— Text —
# Tyson's first water retrieve!



## Capehank (Aug 3, 2005)

I loved it. Thanks


----------



## HovawartMom (Aug 10, 2006)

Cute!.What video or camera/video do you use?!.The quality is excellent!.


----------



## jwemt81 (Aug 20, 2008)

golden&hovawart said:


> Cute!.What video or camera/video do you use?!.The quality is excellent!.


Thanks! We have a Flip UltraHD video camera. :bowl:


----------



## GoldenCamper (Dec 21, 2009)

How cool you got his 1st retrieve on video, I see Liberty thought about stealing it.


----------



## zephyr (Sep 29, 2009)

Haha! That was sooo adorable! Yes he did seem to wobble his head & bum around a bit trying to shake the water off -- but he just didn't want to put his treasure down  SO cute!


----------



## jwemt81 (Aug 20, 2008)

GoldenCamper said:


> How cool you got his 1st retrieve on video, I see Liberty thought about stealing it.


Liberty was actually incredibly sweet with Tyson. If they both went after a bumper a the same time and she got there first, she would give it to Tyson. :bowl:


----------



## CosbysMommy (Feb 20, 2010)

So cute! I loved him TRYING to shake! :-D He seems very pleased with his accomplishment.


----------



## EvilNessCroft (Feb 17, 2009)

How cute! He's a natural!


----------



## lovealways_jami (Apr 17, 2007)

Awwww SO CUTE! GOOD JOB TYSON MAN!!


----------



## CarolinaCasey (Jun 1, 2007)

Great video! I loved watching him try to shake off as much as I enjoyed watching him get the dummy in the water. What a cute boy you have there.


----------

— Given material —
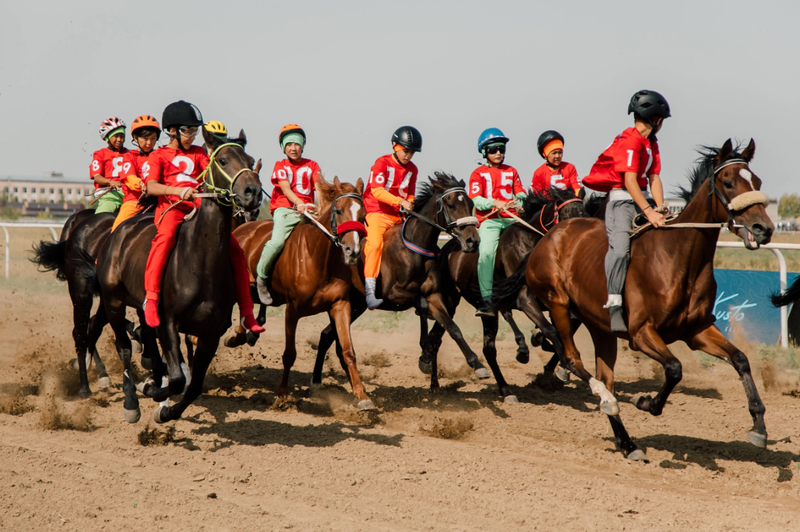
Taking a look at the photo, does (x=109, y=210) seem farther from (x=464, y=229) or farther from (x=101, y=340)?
(x=464, y=229)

— Goal —
In the thread on Tyson's first water retrieve, what did Liberty do when she and Tyson went after a bumper at the same time and she got there first?

— Response for this exercise —
She gave the bumper to Tyson.